Selected passage>
A reckoning came for many powerful figures in the entertainment industry.
Kevin Spacey was dropped from “House of Cards” and Ridley Scott’s “All the Money in the World” was reshot to replace him with another actor.
The heads of Amazon Studios, Fox News, CBS and Vox Media were forced out.
Actor James Franco, opera singer Placido Domingo, comedian Louis C.K., fashion photographer Terry Richardson, celebrity chef Mario Batali — barely a week went by without another illustrious name being shamed.
The most serious allegations led to jail time for previously untouchable figures: Bill Cosby, once considered “America’s dad”, singer R. Kelly, and the ultra-connected financier Jeffrey Epstein.
The pressure spread beyond the entertainment business to embroil politicians, sports stars and major tech firms such as Google and Uber.
Its strength lay in making visible what had always been lying in plain sight.
“#MeToo showed that sexual and sexist violence was a daily reality, that it was banal,” said Sandrine Ricci, a sociologist at the University of Quebec in Montreal.
“The movement allowed people, especially victims, to better understand what was being done to them.”
The epicentre was the United States, but the aftershocks were global.
When abuse cases emerged, they were harder to ignore, whether it was a Serbian drama teacher accused of rape, abuse by ultra-Orthodox leaders in Israel, or a “sex for grades” scandal at a Moroccan university.

Goal A>
Answer these questions using the excerpt on the #MeToo movement:
(i) From which series was Kevin Spacey dropped?
(ii) Which two major tech firms are named?
(iii) At which university does Sandrine Ricci work as a sociologist?
Goal B> Extend the excerpt on the #MeToo movement beyond its final sentence.
The items after this point come from a separate source.

[Records drawn from a data source]
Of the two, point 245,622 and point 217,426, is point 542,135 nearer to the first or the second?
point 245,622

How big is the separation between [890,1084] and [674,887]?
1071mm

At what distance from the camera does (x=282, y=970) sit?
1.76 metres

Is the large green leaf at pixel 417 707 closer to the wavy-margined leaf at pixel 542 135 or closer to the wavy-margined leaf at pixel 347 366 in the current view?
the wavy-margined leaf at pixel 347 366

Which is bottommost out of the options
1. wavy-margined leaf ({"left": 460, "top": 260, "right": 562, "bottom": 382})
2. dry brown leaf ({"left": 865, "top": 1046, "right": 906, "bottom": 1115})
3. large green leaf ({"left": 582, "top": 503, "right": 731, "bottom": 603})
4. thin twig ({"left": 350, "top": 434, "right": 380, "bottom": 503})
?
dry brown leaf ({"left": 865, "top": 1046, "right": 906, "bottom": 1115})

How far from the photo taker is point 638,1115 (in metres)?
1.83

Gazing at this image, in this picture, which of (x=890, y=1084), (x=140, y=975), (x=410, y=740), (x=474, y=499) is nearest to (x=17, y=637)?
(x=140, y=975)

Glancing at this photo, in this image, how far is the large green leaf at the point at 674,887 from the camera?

Task answer A>
(i) "House of Cards"
(ii) Google and Uber
(iii) The University of Quebec in Montreal

Task answer B>
The Pew study found that a third of #MeToo tweets in the first year were written in a non-English language — seven percent were in Afrikaans, four percent in Somali — and that didn’t count the regional variants, such as #YoTambien in Spanish or #BalanceTonPorc (“rat out your pig”) in French.
“People were surprised — they didn’t know how common sexual harassment is,” said Hillevi Ganetz at Stockholm University.
“Day after day there were testimonies, it was overwhelming,” she added. “It was a revolution and it was wonderful.”
The backlash was almost immediate.
By its nature, #MeToo targeted behaviour that was often hard to prove in court, and led to accusations that people were being “cancelled” without a proper enquiry.
Some fretted that it spelled the end of flirting — that it could strip the tension out of sexual tension.
French film icon Catherine Deneuve was one who spoke out against the movement’s “puritanical” streak that threatened to turn women into “eternal victims”.
The debate inevitably fell down the toilet bowl of the online culture wars — exemplified by the militant taking-of-sides in the Johnny Depp-Amber Heard trial earlier this year.
The three-week disappearance of Chinese tennis star Peng Shuai after accusing former vice-premier Zhang Gaoli of forcing her into sex showed the serious extent that resistance could take.
But even France — the scene of mass protests on the topic — has a president in Emmanuel Macron who has appointed at least three ministers carrying allegations of sexual assault.
‘A long way off’
As the initial waves of the movement ebb, the hard task of encouraging societal change has taken over.
“We are still a long way off putting solutions in place,” said Florence Rochefort of France’s National Centre for Scientific Research.
With the world embroiled in economic and climate crises, “the timing is not great to resolve social problems”, she added.
Laws against rape have been toughened in many places, such as Sweden in 2018 and Spain last year.
Businesses around the world have introduced training, and no longer brush complaints under the carpet.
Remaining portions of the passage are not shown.